Judge Friedlander to retire in Augustby Judicial Branch of Indiana on February 25, 2015
INDIANAPOLIS – Court of Appeals Judge Ezra H. Friedlander has submitted his resignation to Gov. Mike Pence, effective Aug. 31, 2015.
At retirement, Judge Friedlander will have served on the Court for more than 22 years and practiced law for 50 years. He will retire just shy of the mandatory retirement age for judges of 75, in December 2016. “I thought 50 years was a good time,” Judge Friedlander said. “When you’ve done something for 50 years, it’s a good milestone.”
In his letter to the governor, Judge Friedlander said, “It is my hope that I have been of valuable service to the citizens of the State of Indiana.

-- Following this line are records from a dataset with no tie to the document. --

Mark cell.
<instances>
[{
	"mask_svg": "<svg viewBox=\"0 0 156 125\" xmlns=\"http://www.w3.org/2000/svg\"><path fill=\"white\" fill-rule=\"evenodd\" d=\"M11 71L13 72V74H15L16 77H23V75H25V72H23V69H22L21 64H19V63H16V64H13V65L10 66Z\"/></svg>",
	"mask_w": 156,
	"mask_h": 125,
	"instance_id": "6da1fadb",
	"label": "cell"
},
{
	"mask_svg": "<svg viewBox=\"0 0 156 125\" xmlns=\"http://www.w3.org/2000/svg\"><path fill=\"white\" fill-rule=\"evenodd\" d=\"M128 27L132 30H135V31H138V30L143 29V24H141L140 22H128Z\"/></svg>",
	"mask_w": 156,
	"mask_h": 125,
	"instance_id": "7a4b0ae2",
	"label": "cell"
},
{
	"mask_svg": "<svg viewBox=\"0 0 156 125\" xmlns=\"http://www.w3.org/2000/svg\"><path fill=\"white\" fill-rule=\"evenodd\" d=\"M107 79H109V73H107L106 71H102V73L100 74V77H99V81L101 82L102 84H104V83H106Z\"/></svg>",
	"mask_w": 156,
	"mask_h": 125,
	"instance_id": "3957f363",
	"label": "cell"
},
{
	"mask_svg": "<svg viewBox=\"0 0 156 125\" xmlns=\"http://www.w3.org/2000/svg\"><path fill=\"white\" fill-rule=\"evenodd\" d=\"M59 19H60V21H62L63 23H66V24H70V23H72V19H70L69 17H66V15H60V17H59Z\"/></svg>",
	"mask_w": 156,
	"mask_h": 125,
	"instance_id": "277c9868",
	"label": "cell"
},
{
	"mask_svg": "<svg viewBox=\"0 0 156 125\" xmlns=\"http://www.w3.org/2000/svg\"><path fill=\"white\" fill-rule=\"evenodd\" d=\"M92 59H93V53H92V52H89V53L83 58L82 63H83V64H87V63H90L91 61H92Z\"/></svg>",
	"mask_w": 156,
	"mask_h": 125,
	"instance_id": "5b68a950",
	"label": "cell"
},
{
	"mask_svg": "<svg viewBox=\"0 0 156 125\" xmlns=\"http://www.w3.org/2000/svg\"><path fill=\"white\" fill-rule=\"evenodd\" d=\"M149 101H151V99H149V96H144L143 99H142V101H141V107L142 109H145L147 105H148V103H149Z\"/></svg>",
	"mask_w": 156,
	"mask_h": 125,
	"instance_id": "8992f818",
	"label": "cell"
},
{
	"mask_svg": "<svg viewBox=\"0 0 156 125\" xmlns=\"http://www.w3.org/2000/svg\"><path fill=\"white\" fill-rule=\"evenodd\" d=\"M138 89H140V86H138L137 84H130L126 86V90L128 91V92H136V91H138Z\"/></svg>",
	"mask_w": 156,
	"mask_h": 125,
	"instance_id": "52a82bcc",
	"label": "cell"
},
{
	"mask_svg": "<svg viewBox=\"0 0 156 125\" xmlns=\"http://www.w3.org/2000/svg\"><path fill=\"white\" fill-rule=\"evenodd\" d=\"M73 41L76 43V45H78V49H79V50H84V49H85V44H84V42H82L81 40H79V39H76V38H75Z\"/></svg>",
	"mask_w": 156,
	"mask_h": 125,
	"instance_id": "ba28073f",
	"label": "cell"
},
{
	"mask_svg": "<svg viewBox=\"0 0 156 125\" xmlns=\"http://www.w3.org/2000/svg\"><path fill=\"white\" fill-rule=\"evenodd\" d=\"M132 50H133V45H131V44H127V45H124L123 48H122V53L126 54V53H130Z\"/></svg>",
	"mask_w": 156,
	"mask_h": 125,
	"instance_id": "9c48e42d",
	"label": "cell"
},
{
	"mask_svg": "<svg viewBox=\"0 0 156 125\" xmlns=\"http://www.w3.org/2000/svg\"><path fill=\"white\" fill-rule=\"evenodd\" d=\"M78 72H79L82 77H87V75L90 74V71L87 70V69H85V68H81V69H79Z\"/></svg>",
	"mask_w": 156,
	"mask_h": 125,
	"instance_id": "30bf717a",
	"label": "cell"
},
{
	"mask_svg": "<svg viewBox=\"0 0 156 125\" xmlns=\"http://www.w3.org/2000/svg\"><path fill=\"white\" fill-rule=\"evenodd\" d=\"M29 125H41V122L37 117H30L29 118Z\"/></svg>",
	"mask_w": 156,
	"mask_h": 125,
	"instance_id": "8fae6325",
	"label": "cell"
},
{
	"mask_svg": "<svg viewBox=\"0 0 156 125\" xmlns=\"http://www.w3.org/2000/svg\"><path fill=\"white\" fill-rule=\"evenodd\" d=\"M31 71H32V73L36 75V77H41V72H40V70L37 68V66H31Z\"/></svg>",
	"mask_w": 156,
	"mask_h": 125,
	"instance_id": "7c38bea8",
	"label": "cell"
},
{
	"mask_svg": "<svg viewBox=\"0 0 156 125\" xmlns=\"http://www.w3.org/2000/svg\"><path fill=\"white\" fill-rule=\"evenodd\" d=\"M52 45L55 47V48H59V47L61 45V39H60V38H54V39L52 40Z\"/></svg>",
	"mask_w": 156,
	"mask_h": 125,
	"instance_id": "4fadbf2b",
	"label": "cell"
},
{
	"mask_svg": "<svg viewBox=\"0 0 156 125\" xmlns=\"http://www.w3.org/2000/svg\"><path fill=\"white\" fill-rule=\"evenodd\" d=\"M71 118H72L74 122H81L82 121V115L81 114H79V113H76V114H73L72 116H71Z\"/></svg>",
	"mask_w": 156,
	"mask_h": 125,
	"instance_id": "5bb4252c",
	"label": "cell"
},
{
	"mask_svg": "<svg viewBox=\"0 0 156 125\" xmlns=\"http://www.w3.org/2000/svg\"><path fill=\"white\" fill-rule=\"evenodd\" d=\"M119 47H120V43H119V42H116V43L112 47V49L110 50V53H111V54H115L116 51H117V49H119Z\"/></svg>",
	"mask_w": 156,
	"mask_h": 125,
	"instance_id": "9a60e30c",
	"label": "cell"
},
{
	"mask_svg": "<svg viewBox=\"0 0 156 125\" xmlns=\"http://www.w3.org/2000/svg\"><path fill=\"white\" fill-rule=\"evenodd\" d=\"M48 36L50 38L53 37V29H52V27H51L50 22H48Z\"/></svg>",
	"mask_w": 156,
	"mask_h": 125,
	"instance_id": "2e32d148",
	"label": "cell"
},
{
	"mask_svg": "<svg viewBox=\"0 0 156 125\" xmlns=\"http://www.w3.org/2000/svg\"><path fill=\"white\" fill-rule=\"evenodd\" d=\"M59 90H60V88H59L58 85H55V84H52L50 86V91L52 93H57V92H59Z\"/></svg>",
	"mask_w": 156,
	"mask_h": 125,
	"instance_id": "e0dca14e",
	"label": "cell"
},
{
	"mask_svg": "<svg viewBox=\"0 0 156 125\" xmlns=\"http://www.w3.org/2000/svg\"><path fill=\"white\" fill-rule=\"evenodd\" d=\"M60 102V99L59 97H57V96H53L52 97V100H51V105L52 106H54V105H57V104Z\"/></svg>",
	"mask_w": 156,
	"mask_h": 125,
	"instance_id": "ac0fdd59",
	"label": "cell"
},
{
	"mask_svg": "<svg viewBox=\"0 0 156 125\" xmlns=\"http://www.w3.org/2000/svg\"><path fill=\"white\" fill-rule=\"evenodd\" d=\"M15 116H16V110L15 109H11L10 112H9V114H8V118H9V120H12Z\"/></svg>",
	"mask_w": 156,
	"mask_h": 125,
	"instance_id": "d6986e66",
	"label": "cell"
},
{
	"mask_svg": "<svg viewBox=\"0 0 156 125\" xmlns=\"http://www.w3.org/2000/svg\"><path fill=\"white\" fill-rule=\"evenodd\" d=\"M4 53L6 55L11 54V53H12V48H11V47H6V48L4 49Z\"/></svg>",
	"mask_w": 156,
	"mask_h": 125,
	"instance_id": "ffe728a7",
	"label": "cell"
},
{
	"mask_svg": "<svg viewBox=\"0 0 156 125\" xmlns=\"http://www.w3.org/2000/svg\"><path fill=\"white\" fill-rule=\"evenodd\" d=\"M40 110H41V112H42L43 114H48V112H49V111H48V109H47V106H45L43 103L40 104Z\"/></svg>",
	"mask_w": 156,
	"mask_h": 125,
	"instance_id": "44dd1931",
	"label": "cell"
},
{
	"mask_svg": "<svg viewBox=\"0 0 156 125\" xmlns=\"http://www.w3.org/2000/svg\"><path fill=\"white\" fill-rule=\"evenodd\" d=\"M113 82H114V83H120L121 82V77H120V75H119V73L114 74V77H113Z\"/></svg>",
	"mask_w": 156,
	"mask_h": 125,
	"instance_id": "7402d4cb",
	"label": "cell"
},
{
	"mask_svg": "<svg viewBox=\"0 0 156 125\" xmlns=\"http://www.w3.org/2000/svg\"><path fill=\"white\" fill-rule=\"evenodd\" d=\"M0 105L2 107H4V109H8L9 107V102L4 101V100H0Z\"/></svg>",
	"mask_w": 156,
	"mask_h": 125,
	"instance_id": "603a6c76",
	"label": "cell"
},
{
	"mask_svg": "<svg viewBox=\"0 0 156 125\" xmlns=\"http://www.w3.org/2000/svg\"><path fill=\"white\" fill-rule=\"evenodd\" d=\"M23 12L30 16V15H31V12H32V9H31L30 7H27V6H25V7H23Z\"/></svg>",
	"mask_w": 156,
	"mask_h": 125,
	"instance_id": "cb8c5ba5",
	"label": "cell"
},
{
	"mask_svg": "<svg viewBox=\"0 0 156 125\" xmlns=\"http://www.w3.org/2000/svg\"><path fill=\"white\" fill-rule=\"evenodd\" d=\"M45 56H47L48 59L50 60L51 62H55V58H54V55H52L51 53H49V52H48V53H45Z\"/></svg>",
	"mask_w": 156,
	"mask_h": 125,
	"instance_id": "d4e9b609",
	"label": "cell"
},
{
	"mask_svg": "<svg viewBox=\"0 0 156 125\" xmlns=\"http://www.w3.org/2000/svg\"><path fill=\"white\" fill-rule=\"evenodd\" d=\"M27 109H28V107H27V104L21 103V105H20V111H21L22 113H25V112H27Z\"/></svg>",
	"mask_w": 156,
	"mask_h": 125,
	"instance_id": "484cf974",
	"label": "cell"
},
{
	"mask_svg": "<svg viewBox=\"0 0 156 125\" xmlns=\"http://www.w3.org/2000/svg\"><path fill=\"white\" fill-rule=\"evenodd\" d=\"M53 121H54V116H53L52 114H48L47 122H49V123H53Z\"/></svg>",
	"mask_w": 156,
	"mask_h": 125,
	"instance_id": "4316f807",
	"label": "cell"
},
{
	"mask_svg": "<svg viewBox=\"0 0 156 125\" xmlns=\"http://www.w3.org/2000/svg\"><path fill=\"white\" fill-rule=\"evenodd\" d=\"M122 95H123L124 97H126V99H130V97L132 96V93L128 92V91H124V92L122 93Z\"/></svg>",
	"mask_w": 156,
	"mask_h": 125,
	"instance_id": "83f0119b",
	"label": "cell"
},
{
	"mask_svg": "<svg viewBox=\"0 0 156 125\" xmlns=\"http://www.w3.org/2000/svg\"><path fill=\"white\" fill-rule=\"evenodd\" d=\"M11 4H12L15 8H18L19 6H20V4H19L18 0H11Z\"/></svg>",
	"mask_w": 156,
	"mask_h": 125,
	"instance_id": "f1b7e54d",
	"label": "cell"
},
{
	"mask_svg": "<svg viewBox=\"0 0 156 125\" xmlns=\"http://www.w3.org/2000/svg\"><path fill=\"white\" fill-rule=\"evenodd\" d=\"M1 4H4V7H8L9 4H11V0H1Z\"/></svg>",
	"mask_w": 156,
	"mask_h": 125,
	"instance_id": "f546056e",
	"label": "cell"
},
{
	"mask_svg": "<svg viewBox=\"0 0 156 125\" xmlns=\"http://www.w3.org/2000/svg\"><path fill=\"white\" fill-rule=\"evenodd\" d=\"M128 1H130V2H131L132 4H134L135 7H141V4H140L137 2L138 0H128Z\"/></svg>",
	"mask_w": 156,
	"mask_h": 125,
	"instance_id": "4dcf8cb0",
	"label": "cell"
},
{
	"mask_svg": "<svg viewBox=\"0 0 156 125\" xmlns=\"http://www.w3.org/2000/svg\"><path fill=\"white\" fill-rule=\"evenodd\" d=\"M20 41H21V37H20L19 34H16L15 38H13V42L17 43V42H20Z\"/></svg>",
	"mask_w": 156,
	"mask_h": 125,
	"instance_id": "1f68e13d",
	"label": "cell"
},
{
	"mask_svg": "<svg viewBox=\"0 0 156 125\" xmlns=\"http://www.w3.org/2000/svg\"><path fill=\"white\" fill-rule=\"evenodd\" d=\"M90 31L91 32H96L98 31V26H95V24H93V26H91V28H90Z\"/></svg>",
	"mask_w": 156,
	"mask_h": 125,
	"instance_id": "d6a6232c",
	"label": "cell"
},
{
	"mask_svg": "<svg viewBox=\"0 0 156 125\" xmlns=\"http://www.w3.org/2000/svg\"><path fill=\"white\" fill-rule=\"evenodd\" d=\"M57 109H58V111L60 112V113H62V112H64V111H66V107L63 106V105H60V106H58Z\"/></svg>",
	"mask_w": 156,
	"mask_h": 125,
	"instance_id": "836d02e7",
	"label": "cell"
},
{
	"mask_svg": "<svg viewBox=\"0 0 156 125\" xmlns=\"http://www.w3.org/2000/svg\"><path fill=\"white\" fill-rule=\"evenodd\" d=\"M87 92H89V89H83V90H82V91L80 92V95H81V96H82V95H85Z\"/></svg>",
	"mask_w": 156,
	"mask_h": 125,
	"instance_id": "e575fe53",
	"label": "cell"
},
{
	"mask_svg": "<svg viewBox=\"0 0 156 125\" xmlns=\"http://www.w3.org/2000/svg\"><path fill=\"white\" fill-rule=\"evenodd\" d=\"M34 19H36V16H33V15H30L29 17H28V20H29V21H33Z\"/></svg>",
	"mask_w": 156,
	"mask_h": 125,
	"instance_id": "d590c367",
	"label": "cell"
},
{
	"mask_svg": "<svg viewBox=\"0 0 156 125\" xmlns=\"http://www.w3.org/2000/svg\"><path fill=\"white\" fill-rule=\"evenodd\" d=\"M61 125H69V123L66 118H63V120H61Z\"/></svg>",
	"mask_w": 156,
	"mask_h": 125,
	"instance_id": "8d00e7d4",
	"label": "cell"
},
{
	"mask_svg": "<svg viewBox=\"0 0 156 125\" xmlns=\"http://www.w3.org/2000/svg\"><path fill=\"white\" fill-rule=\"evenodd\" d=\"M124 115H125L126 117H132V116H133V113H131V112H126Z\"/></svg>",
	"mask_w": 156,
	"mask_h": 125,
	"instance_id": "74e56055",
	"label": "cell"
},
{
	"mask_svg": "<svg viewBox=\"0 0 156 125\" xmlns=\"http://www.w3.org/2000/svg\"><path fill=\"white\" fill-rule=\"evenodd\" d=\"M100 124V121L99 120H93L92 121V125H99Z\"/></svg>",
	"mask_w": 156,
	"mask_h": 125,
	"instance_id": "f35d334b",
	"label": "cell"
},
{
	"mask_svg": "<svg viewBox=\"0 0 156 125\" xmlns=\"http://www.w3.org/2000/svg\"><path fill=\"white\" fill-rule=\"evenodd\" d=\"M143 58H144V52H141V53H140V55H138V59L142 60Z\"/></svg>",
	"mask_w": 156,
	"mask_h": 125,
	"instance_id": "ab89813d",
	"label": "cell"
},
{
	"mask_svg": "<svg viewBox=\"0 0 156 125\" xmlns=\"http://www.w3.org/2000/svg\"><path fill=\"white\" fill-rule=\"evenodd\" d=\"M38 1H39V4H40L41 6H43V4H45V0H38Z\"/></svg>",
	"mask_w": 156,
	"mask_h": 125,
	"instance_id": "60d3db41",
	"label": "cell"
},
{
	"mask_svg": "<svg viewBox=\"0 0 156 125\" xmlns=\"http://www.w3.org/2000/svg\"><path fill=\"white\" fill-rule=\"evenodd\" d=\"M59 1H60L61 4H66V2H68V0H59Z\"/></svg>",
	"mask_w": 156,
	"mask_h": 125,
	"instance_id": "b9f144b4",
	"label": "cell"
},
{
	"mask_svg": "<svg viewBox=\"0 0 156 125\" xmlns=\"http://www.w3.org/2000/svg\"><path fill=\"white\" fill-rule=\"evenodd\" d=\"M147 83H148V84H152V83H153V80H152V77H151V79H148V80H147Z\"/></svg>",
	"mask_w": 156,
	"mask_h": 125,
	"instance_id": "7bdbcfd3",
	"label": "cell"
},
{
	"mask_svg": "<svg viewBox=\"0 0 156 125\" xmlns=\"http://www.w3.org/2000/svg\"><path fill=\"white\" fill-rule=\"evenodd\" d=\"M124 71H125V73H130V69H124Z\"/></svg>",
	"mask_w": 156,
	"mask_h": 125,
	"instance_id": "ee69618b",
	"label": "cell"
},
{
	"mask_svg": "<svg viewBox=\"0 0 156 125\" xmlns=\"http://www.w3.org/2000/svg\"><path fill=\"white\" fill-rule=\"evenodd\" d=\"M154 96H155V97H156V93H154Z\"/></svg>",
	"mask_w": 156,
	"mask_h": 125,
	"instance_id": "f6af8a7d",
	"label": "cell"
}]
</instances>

I personally value having been able to be of service to the citizens of our State.”
Judge Friedlander said he is submitting his resignation now to give the governor and the Indiana Judicial Nominating Commission adequate time to appoint his replacement. The merit selection process to fill Judge Friedlander’s position will include an application and interview. The final selection is made by the Governor. The Judicial Nominating Commission will release details about the process on March 2.

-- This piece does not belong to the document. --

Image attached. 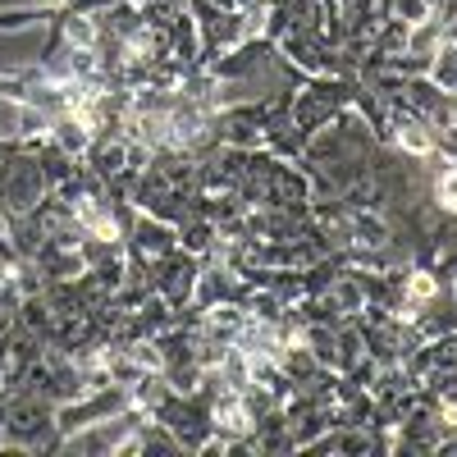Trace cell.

Judge Friedlander was appointed by Gov. Evan Bayh and joined the Court of Appeals in January 1993. He was retained by election in 1996 and 2006. He has written 3,000 majority opinions and voted on more than 6,000 other cases. He said his career highlights include the opportunity to work with the court’s outstanding members past and present, and with the Indiana Supreme Court. He is especially proud of having started the Conference for Legal Education Opportunity summer internship program, or CLEO.

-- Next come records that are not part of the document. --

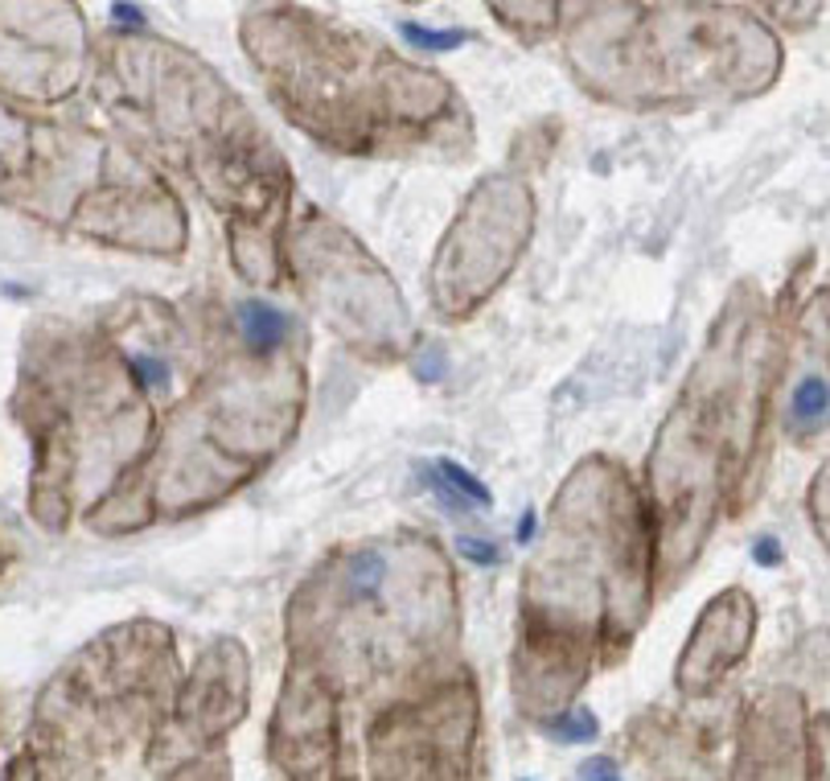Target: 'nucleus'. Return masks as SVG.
Instances as JSON below:
<instances>
[{
	"mask_svg": "<svg viewBox=\"0 0 830 781\" xmlns=\"http://www.w3.org/2000/svg\"><path fill=\"white\" fill-rule=\"evenodd\" d=\"M441 371H444V358H441L436 350H432V354L424 358V362H420V379H424V383H432V379H436Z\"/></svg>",
	"mask_w": 830,
	"mask_h": 781,
	"instance_id": "obj_15",
	"label": "nucleus"
},
{
	"mask_svg": "<svg viewBox=\"0 0 830 781\" xmlns=\"http://www.w3.org/2000/svg\"><path fill=\"white\" fill-rule=\"evenodd\" d=\"M753 556H757V563H765V568H777V563H781V543H777V540H760Z\"/></svg>",
	"mask_w": 830,
	"mask_h": 781,
	"instance_id": "obj_14",
	"label": "nucleus"
},
{
	"mask_svg": "<svg viewBox=\"0 0 830 781\" xmlns=\"http://www.w3.org/2000/svg\"><path fill=\"white\" fill-rule=\"evenodd\" d=\"M535 526H538V515H535V510H527V515H522V522H518V540L531 543V540H535Z\"/></svg>",
	"mask_w": 830,
	"mask_h": 781,
	"instance_id": "obj_16",
	"label": "nucleus"
},
{
	"mask_svg": "<svg viewBox=\"0 0 830 781\" xmlns=\"http://www.w3.org/2000/svg\"><path fill=\"white\" fill-rule=\"evenodd\" d=\"M404 38L416 46V50H424V54H448V50H457L469 41L464 29H424L420 21H404Z\"/></svg>",
	"mask_w": 830,
	"mask_h": 781,
	"instance_id": "obj_6",
	"label": "nucleus"
},
{
	"mask_svg": "<svg viewBox=\"0 0 830 781\" xmlns=\"http://www.w3.org/2000/svg\"><path fill=\"white\" fill-rule=\"evenodd\" d=\"M239 334H243V346H247L251 354H272V350H284V342H288V334H293V321L280 313L276 305L243 300Z\"/></svg>",
	"mask_w": 830,
	"mask_h": 781,
	"instance_id": "obj_4",
	"label": "nucleus"
},
{
	"mask_svg": "<svg viewBox=\"0 0 830 781\" xmlns=\"http://www.w3.org/2000/svg\"><path fill=\"white\" fill-rule=\"evenodd\" d=\"M535 202L531 189L510 177L481 182L464 202L457 223L448 226L432 272V297L444 313L464 317L510 276L522 247L531 239Z\"/></svg>",
	"mask_w": 830,
	"mask_h": 781,
	"instance_id": "obj_1",
	"label": "nucleus"
},
{
	"mask_svg": "<svg viewBox=\"0 0 830 781\" xmlns=\"http://www.w3.org/2000/svg\"><path fill=\"white\" fill-rule=\"evenodd\" d=\"M580 773H584V781H621V773H617V765H612L609 757H596V761H589Z\"/></svg>",
	"mask_w": 830,
	"mask_h": 781,
	"instance_id": "obj_11",
	"label": "nucleus"
},
{
	"mask_svg": "<svg viewBox=\"0 0 830 781\" xmlns=\"http://www.w3.org/2000/svg\"><path fill=\"white\" fill-rule=\"evenodd\" d=\"M552 736L555 741L584 744L596 736V720H592L589 711H559V720H552Z\"/></svg>",
	"mask_w": 830,
	"mask_h": 781,
	"instance_id": "obj_8",
	"label": "nucleus"
},
{
	"mask_svg": "<svg viewBox=\"0 0 830 781\" xmlns=\"http://www.w3.org/2000/svg\"><path fill=\"white\" fill-rule=\"evenodd\" d=\"M822 416H827V383L822 379H802V387L794 390V424L822 429Z\"/></svg>",
	"mask_w": 830,
	"mask_h": 781,
	"instance_id": "obj_5",
	"label": "nucleus"
},
{
	"mask_svg": "<svg viewBox=\"0 0 830 781\" xmlns=\"http://www.w3.org/2000/svg\"><path fill=\"white\" fill-rule=\"evenodd\" d=\"M748 633H753V605L744 593H723L707 613H703L699 630L691 637V650H686V667H699V674H716L728 662H736L744 646H748Z\"/></svg>",
	"mask_w": 830,
	"mask_h": 781,
	"instance_id": "obj_3",
	"label": "nucleus"
},
{
	"mask_svg": "<svg viewBox=\"0 0 830 781\" xmlns=\"http://www.w3.org/2000/svg\"><path fill=\"white\" fill-rule=\"evenodd\" d=\"M111 17L120 21V25H128V29H140V25H145V13L132 9V4H111Z\"/></svg>",
	"mask_w": 830,
	"mask_h": 781,
	"instance_id": "obj_13",
	"label": "nucleus"
},
{
	"mask_svg": "<svg viewBox=\"0 0 830 781\" xmlns=\"http://www.w3.org/2000/svg\"><path fill=\"white\" fill-rule=\"evenodd\" d=\"M461 551H464L469 559H473V563H485V568H490V563H498V559H501V551H498V547H494L490 540H461Z\"/></svg>",
	"mask_w": 830,
	"mask_h": 781,
	"instance_id": "obj_10",
	"label": "nucleus"
},
{
	"mask_svg": "<svg viewBox=\"0 0 830 781\" xmlns=\"http://www.w3.org/2000/svg\"><path fill=\"white\" fill-rule=\"evenodd\" d=\"M827 473H818V482H814V526H818V535H827Z\"/></svg>",
	"mask_w": 830,
	"mask_h": 781,
	"instance_id": "obj_12",
	"label": "nucleus"
},
{
	"mask_svg": "<svg viewBox=\"0 0 830 781\" xmlns=\"http://www.w3.org/2000/svg\"><path fill=\"white\" fill-rule=\"evenodd\" d=\"M436 473H441L444 482H448L453 489H457V494H461L464 503H473V506H490V503H494V498H490V489H485V485H481L464 466H457V461H441V466H436Z\"/></svg>",
	"mask_w": 830,
	"mask_h": 781,
	"instance_id": "obj_7",
	"label": "nucleus"
},
{
	"mask_svg": "<svg viewBox=\"0 0 830 781\" xmlns=\"http://www.w3.org/2000/svg\"><path fill=\"white\" fill-rule=\"evenodd\" d=\"M424 478H428V489H432V494H436V498H441V503H444V510H448V515H464V510H469V506H473V503H464L461 494H457V489H453V485L444 482L441 473H436V466H424Z\"/></svg>",
	"mask_w": 830,
	"mask_h": 781,
	"instance_id": "obj_9",
	"label": "nucleus"
},
{
	"mask_svg": "<svg viewBox=\"0 0 830 781\" xmlns=\"http://www.w3.org/2000/svg\"><path fill=\"white\" fill-rule=\"evenodd\" d=\"M317 268H321V284H313V293L317 300H321V309L330 313V321L337 325V330H346L350 325V305L342 300V280L346 284H362V297H367V305H362V313H367L370 321V330H374V337H379V346L383 350H395V337L370 317V300L379 305V309H391V313H404V305L395 300V288H391V280L374 268V263L358 251V247H346V251H333L330 260H317ZM350 297H358V288H346Z\"/></svg>",
	"mask_w": 830,
	"mask_h": 781,
	"instance_id": "obj_2",
	"label": "nucleus"
}]
</instances>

Chief Judge Nancy H. Vaidik said, “Judge Friedlander will be greatly missed for many reasons including his solid and sensible judicial opinions, his consummate collegiality, and his dedication to bringing diversity to the legal profession.”
Before his appointment, Judge Friedlander’s private legal practice included significant trial and transactional practice, mainly representing small businesses. He also served as a deputy prosecutor in Lake County and Marion County and was corporation counsel for the Indiana Secretary of State, in which capacity he drafted Indiana’s then-new not-for-profit corporation act.
Judge Friedlander’s many legal and community activities include service on the Indiana State Bar Association Board of Governors and as Chairman of its Young Lawyers Section; the Indiana Bar Foundation; the Indiana University Foundation Board of Directors and Dean’s Advisory Board of the College of Arts and Sciences. He and his wife, Linda, are current members of IU’s Herron School of Art advisory board.
He has two children and four grandchildren.
The Court of Appeals is Indiana’s second highest court. The 15-member Court is asked to consider about 4,000 cases per year and decides about 2,000 by majority opinion each year. Members are appointed from geographic districts but its three-judge panels do not sit by district.
Judge Friedlander represents the Court’s Second District, which comprises 19 central Indiana counties, including Marion, Hamilton, Madison and Tippecanoe counties.